(Outline labeling entries)
____________

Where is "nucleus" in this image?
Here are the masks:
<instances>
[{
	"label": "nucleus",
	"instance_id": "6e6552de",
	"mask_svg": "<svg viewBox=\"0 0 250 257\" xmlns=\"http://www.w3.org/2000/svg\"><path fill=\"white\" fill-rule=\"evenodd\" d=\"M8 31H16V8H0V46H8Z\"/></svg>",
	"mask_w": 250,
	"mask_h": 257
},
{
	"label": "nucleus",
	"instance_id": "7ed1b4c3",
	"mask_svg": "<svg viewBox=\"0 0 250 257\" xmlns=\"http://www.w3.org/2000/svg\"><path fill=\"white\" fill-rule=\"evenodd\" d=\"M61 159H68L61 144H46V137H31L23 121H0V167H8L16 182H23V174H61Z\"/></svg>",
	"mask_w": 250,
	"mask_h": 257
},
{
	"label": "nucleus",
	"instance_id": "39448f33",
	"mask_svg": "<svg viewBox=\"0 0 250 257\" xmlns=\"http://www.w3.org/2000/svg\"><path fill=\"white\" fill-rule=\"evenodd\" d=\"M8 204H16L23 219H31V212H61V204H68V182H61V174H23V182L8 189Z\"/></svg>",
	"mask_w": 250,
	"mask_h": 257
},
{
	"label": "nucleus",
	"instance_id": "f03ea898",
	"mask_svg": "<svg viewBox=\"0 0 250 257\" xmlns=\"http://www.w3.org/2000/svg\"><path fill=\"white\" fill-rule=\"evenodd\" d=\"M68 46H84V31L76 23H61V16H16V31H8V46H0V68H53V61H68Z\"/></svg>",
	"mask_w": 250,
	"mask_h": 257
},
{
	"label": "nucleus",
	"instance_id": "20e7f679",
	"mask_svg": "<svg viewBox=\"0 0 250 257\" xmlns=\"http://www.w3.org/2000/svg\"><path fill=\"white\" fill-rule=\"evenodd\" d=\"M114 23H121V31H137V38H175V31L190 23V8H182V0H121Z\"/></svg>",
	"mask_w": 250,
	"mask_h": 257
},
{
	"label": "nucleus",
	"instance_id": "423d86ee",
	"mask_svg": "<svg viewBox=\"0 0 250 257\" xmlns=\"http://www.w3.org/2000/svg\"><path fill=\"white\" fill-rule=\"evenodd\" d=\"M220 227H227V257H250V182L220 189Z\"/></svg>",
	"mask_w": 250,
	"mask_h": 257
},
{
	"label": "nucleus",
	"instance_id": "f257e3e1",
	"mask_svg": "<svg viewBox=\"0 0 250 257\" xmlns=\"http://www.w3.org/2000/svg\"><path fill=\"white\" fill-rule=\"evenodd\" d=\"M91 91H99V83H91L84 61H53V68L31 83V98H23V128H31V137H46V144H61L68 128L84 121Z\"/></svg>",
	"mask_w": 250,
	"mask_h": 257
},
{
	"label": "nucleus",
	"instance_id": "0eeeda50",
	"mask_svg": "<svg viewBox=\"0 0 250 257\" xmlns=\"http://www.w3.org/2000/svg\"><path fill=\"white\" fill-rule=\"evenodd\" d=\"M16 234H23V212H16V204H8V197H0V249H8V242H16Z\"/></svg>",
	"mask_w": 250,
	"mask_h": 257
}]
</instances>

____________

» **YOUR TASK**
Which lines in the entries above contain the string "http", with case counting? Copy each of those lines in full.

» **ANSWER BELOW**
	"mask_svg": "<svg viewBox=\"0 0 250 257\" xmlns=\"http://www.w3.org/2000/svg\"><path fill=\"white\" fill-rule=\"evenodd\" d=\"M8 31H16V8H0V46H8Z\"/></svg>",
	"mask_svg": "<svg viewBox=\"0 0 250 257\" xmlns=\"http://www.w3.org/2000/svg\"><path fill=\"white\" fill-rule=\"evenodd\" d=\"M61 159H68L61 144H46V137H31L23 121H0V167H8L16 182H23V174H61Z\"/></svg>",
	"mask_svg": "<svg viewBox=\"0 0 250 257\" xmlns=\"http://www.w3.org/2000/svg\"><path fill=\"white\" fill-rule=\"evenodd\" d=\"M8 204H16L23 219H31V212H61V204H68V182H61V174H23V182L8 189Z\"/></svg>",
	"mask_svg": "<svg viewBox=\"0 0 250 257\" xmlns=\"http://www.w3.org/2000/svg\"><path fill=\"white\" fill-rule=\"evenodd\" d=\"M68 46H84V31L76 23H61V16H16V31H8V46H0V68H53V61H68Z\"/></svg>",
	"mask_svg": "<svg viewBox=\"0 0 250 257\" xmlns=\"http://www.w3.org/2000/svg\"><path fill=\"white\" fill-rule=\"evenodd\" d=\"M114 23H121V31H137V38H175V31L190 23V8H182V0H121Z\"/></svg>",
	"mask_svg": "<svg viewBox=\"0 0 250 257\" xmlns=\"http://www.w3.org/2000/svg\"><path fill=\"white\" fill-rule=\"evenodd\" d=\"M220 227H227V257H250V182L220 189Z\"/></svg>",
	"mask_svg": "<svg viewBox=\"0 0 250 257\" xmlns=\"http://www.w3.org/2000/svg\"><path fill=\"white\" fill-rule=\"evenodd\" d=\"M91 91H99V83H91L84 61H53V68L31 83V98H23V128H31V137H46V144H61L68 128L84 121Z\"/></svg>",
	"mask_svg": "<svg viewBox=\"0 0 250 257\" xmlns=\"http://www.w3.org/2000/svg\"><path fill=\"white\" fill-rule=\"evenodd\" d=\"M16 234H23V212H16V204H8V197H0V249H8V242H16Z\"/></svg>",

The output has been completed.